Bogaerts has changed his game just enough to take things to the next level. We’ve always known he had the potential for something like this, but there was at least some doubt that it would ever come to fruition. It’s not that he was a bad player before this season — he wasn’t close to bad — but he wasn’t the power-hitting shortstop most of us expected. Instead, the righty relied on contact and singles to post good on-base percentages with fine-to-below-average power numbers. This year, he’s kept the contact and on-base skills, as he’s posting the best walk rate of his career and his best strikeout rate since 2015. In addition to that, he’s added the power in a big way. The new coaching staff’s style and J.D. Martinez’ influence has certainly played a role, but Bogaerts deserves credit too. Given some tools to help him make the leap, he’s implemented them perfectly and he’s posting a .248 Isolated Power (SLG - AVG) on the year. That’s almost 100 points better than his previous career-high, and it puts him just ahead of guys like Edwin Encarnacion and Rhys Hoskins on the leaderboard. Seems good!

MLB: Cleveland Indians at Boston Red Sox David Butler II-USA TODAY Sports

Even the defense has been better than it gets credit for, and he continues to make strides in the field. Granted, he’s never going to win a Gold Glove at the position, but his footwork looks better than ever, he’s ranging fairly well and his throws have been more accurate. He’s an average shortstop that you don’t feel bad about having out there, and with his bad that is more than fine. In fact, if WAR is your thing, fWAR has Bogaerts as the 15th most valuable player in baseball this year, right behind NL MVP candidate Lorenzo Cain.

So, yeah, he’s been very good at the task of playing baseball in 2018. I’m pretty confident in saying that, and I think if you asked most people whether or not Bogaerts has been good at baseball they would agree. This is not controversial. And yet, it’s hard not to feel bad for him because things are just set up for him not to get the spotlight he deserves. On his own team, he’s surrounded by legitimately elite talent that steals the headlines, and deservedly so. J.D. Martinez is in the conversation for being the best hitter in baseball, and he’s having the best year of his career. Mookie Betts might be the MVP favorite and might be the best non-Trout player in all of baseball. Chris Sale could be the best pitcher in baseball. Hell, even Andrew Benintendi (who, to be fair, has been just about equal to Bogaerts this year) probably has a little more star power. Based on his interactions with the media, I don’t think the shortstop minds, but I do dammit.

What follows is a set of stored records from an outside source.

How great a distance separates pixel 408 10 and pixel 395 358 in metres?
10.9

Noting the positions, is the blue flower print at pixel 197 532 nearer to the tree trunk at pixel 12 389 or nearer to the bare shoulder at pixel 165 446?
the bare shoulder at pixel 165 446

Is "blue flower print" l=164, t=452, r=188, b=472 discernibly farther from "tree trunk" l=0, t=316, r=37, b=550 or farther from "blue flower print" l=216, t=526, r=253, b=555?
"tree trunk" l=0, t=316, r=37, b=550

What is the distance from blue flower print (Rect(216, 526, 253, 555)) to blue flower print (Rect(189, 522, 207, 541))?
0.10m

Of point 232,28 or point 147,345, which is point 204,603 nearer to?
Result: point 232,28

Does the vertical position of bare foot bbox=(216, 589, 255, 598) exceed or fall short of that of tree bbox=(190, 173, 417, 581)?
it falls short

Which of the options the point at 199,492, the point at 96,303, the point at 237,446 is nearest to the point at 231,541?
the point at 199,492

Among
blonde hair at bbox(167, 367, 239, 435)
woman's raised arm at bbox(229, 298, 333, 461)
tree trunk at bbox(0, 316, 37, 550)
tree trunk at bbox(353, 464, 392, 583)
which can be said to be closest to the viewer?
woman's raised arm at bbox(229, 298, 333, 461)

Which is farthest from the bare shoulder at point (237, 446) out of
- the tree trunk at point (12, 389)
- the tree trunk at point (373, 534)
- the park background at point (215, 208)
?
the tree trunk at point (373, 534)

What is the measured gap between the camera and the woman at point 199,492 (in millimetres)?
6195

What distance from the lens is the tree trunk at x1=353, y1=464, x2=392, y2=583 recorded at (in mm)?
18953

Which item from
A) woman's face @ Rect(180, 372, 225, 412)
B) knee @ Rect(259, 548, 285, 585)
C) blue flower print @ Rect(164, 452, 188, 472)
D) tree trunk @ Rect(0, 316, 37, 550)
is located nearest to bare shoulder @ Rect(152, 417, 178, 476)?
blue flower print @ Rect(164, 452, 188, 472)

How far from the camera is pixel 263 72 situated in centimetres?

MLB: Tampa Bay Rays at Boston Red Sox Paul Rutherford-USA TODAY Sports

The worst part is that it’s not only being surrounded by bananas star power on his own roster that leaves Bogaerts in the shadows. There’s another big tree over him in the form of the other shortstops around the league. As many have noted in recent years, we may be in a Golden Age at the position. Bogaerts is certainly a big part of that, but he’s in the middle of a big group that also includes the likes of Francisco Lindor, Manny Machado, Carlos Correa, Corey Seager, Didi Gregorius and Andrelton Simmons. Bogaerts deserves every bit of mentioning in that group, of course, but that’s not an easy pack from which he can separate himself. Put it this way: It’s hard to expect many Silver Sluggers or Gold Gloves when that’s your competition.

Ultimately, as I say, I don’t think this matters to Bogaerts and it doesn’t really matter to, well, anything. We know Bogaerts is good. His teammates know Bogaerts is good. The league knows Bogaerts is good. Bogaerts knows Bogaerts is good. It just, well, it just feels like he should get more press. He’s a shortstop hitting like a left fielder while playing solid defense at the position. It feels like he should get more press, but so many factors conspire against him in that respect. I suppose he’ll have to settle for hitting in the middle of the best team in baseball’s lineup. Sucks for him.